Girl's death could impact state programs to protect children
Posted November 24, 2009 3:30 p.m. EST
Updated November 24, 2009 11:20 p.m. EST
Raleigh, N.C. — The death of a 5-year-old Fayetteville girl is already resonating through hallways of the Legislative Building, where lawmakers say state programs designed to protect children need more support.
Shaniya Nicole Davis was reported missing from her home on Nov. 10. Her body was found in a patch of kudzu off a rural road near the Lee-Harnett County line six days later.
She died of asphyxiation, according to preliminary autopsy results.
Mario Andrette McNeill, 29, of 2613 Pine Springs Drive, has been charged with first-degree murder, first-degree rape of a child and first-degree kidnapping in the case. Police have characterized him as a family acquaintance.
Shaniya's mother, Antoinette Nicole Davis, 25, has been charged with human trafficking, felony child abuse–prostitution, filing a false police report and obstructing a police investigation. Arrest warrants state that Davis "did knowingly provide Shaniya with the intent that she be held in sexual servitude" and "did permit an act of prostitution with Shaniya."
The Cumberland County Department of Social Services previously looked at Davis with regard to her 7-year-old son, according to family members. But it's unclear how much contact DSS workers had with the family because the agency has declined to release information related to the case, citing the criminal investigation and privacy concerns.
Lawmakers said Tuesday that they wonder if DSS could have done more to intervene and prevent Shaniya's death, but they acknowledged that deep budget cuts have left the system poorly staffed.
"Our child protective services are really not adequate at all," said state Rep. Verla Insko, D-Orange, who chairs the appropriations committee for the state Department of Health and Human Services.

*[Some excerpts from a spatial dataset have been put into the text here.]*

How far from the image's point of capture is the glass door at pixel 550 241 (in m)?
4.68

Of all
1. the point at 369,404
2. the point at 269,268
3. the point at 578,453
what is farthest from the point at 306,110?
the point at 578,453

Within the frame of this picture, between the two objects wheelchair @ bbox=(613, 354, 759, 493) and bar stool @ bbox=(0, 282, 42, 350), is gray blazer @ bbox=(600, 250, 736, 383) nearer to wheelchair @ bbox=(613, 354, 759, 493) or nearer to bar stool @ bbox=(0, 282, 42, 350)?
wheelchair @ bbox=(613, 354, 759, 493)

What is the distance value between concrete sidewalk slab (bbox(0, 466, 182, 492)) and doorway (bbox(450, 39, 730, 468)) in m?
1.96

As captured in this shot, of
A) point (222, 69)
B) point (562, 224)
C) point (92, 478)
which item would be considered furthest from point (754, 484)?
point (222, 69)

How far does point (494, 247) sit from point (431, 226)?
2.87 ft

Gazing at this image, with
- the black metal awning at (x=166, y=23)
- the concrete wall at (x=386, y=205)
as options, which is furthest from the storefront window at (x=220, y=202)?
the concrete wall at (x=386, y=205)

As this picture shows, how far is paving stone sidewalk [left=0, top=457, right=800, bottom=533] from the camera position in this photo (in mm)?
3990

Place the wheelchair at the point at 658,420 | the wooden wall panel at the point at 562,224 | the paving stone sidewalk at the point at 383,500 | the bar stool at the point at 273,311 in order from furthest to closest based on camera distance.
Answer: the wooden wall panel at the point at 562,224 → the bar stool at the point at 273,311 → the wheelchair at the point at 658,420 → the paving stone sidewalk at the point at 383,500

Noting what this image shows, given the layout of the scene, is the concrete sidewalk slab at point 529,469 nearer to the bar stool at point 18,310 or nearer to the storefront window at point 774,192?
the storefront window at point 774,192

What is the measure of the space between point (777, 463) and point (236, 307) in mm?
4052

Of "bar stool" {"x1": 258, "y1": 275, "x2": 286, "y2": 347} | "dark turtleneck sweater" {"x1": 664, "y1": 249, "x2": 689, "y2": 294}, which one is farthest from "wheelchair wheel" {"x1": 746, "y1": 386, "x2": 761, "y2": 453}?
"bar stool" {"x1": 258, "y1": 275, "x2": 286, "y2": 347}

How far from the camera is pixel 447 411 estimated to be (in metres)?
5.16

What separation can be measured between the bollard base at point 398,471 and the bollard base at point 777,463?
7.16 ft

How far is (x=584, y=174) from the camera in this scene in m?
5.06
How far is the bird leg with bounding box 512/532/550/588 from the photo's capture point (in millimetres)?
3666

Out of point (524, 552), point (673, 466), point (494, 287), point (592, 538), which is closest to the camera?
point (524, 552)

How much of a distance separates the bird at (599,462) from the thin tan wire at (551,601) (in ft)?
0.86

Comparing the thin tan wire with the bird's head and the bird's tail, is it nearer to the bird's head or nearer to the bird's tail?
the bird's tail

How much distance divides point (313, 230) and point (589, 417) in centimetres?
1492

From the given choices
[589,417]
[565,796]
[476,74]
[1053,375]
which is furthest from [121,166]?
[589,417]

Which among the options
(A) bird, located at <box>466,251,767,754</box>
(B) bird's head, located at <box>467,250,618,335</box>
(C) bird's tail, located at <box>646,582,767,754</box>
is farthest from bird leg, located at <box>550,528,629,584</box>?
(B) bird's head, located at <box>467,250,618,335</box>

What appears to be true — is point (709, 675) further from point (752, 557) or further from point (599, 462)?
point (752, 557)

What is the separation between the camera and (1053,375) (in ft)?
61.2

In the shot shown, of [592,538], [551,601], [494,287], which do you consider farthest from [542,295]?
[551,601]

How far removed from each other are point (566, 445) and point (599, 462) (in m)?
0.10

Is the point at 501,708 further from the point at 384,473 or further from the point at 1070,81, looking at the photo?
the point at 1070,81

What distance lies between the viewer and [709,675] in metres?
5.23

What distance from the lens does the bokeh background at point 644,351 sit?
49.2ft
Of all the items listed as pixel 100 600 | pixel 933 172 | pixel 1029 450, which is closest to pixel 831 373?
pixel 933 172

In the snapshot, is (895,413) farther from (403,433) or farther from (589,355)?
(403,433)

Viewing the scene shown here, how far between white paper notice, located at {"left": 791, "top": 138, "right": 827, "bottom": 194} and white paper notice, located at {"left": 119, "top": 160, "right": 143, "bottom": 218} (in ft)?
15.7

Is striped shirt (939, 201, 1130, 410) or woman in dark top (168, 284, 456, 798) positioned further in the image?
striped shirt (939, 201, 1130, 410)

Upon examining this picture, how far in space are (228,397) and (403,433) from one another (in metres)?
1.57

"When we face a budget cut, it's often the programs that serve children that are overlooked. They're the first to be cut and the last to be restored," Insko said.
DSS agencies face growing caseloads and high turnover among young, inexperienced staff, she said – a combination that can become dangerous.
Last year, 58 children were homicide victims in North Carolina, and authorities deemed children had been abused in 33 of those cases. It's unclear in any of the cases whether the abuse was known beforehand or came to light only after the child died.
"What we need to do is to prevent the crime from happening. That's where the focus needs to be," said state Rep. Deborah Ross, D-Wake.
Ross served on a study committee three years ago that made recommendations to improve Child Protective Services programs in the state. In this year's budget, $900,000 was included to provide extra training for social workers.
She said she hopes that lawmakers will remembers Shaniya's death when the General Assembly reconvenes next May and that it will provide an impetus for improving Child Protective Services programs.
"Any kind of situation like the one we've seen in Cumberland County is unacceptable," she said. "Investing money in preventing child abuse and investigating incidents of child abuse has not become the priority that it needs to be."